25% of Teens Admit to Using Cell Phones to Cheat
Common Sense Media released the results of a national poll on the use of digital media for cheating in school.
Revealed that more than 25% of teens admit to cheating with cell phones, and more than half admit to using the Internet to cheat. More importantly, many students don't consider their actions to be cheating at all.
National poll Reveals Students’ Attitudes Toward Hi-Tech Cheating and Highlights Need for parents and Educators to Set Guidelines and Address Consequences.
"The results of this poll should be a wake-up call for educators and parents," Cell phones and the Internet have been a real game-changer for education and have opened up many avenues for collaboration, creation, and communication.
But as this poll shows, the unintended consequence of these versatile technologies is that they've made cheating easier. The call to action is clear: parents and educators have to be aware of how kids are using technology to cheat and then help our kids understand that the consequences for online cheating are just as serious as offline cheating."
Kids have always found ways to cheat, but the tools they have today are more powerful than ever. In this poll, kids reveal that they're texting each other answers during tests, using notes and information stored on their cell phones during tests, and downloading papers from the Internet to turn in as their own work. Because the digital world is distant, hard to track, and mostly anonymous, kids are less likely to see the consequences of their online actions, especially when they feel they won't get caught.
Cheating is a massive problem worldwide, especially for entrance exams for colleges, universities, professional training and the military.
India's northernmost state, Jammu and Kashmir, is tackling the problem of cheating by installing 300 cellphone jammers at testing centers statewide.
One recent high-visibility case illustrates the problem: A student in India named Wasim Ahmed at Nawab Shah engineering college was caught cheating. He kept a smartphone in his underwear with a microphone in his shirt and a Bluetooth receiver in his ear. He whispered the questions to a confederate on the phone, who gave him the answers.
Behavior like Ahmed's is repeated around the world, though the specifics may vary.
The problem of using Internet-connected devices to cheat is so bad that Iraq actually turns off much of the nation's Internet to prevent sixth graders from cheating.
Internet-assisted cheating appears to be a major problem. But the real problem is that most exams are built around an antiquated concept of learning. If cheaters can cheat by getting data from the Internet, there's no reason to memorize that information in the first place.

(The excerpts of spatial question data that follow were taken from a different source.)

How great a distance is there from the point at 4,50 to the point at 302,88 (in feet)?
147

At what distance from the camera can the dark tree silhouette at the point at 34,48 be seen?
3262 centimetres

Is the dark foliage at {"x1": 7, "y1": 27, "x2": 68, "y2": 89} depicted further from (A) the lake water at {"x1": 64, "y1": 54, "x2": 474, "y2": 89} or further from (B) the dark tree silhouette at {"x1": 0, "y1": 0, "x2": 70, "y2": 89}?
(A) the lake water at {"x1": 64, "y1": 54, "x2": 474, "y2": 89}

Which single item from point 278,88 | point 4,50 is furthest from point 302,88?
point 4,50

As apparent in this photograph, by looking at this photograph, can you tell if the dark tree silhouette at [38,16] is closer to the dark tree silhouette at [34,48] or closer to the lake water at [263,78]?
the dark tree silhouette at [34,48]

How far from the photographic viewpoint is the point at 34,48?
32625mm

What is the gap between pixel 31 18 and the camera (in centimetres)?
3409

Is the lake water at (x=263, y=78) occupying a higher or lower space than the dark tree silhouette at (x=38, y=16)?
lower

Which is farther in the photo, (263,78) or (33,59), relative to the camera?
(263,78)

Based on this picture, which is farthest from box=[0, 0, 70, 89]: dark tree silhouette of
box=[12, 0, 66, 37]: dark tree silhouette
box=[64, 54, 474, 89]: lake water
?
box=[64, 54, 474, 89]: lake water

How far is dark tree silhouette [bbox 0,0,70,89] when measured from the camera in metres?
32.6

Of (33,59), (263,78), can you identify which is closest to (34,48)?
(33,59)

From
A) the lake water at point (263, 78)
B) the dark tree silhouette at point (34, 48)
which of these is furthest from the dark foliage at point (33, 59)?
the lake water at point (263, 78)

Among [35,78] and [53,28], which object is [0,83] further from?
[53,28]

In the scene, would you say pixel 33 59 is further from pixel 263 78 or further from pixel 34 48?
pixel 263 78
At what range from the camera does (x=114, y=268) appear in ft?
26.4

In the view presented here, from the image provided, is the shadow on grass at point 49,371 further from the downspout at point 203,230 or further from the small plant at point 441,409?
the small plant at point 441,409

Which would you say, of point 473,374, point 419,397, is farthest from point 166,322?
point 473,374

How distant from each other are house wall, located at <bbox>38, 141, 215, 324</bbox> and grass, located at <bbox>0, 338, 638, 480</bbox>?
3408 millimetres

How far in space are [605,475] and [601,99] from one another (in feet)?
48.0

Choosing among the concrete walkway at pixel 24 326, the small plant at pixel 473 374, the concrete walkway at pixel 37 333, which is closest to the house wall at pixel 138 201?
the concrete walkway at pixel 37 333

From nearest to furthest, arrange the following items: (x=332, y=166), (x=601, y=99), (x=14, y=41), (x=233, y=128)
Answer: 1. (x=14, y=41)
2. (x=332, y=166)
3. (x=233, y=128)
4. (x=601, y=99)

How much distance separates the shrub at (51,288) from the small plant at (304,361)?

We're all becoming information cyborgs, with instant, real-time information and communication, artificial intelligence bots, and all the world's knowledge at our fingertips at all times.
Meanwhile, our most advanced computers are no match for the human brain, and may never be, despite what the futurists are always telling us. Everyone will be far better off, and cheating will be obsolete, when we teach and test human creativity instead of human memorization.
Or, better yet, all exams should be "open smartphone" exams, where one's ability to use a smartphone to look up facts, details and answers is part of what's being tested. Because that's how the world works now. The students taking exams today will never live in a world without the mobile Internet.
When people use cellphone jammers gps, they're almost always trying to solve a problem that's different and much larger than the one they think they're solving.
The reality is that smartphones exist. Wireless communication exists. Access to the Internet from anywhere exists. And smartphones and wireless gadgets are quickly becoming universal and ubiquitous. The best solution to whatever societal problems these realities appear to create is rarely to simply block the phones.
The best solution to the problems created by technology is always better technology.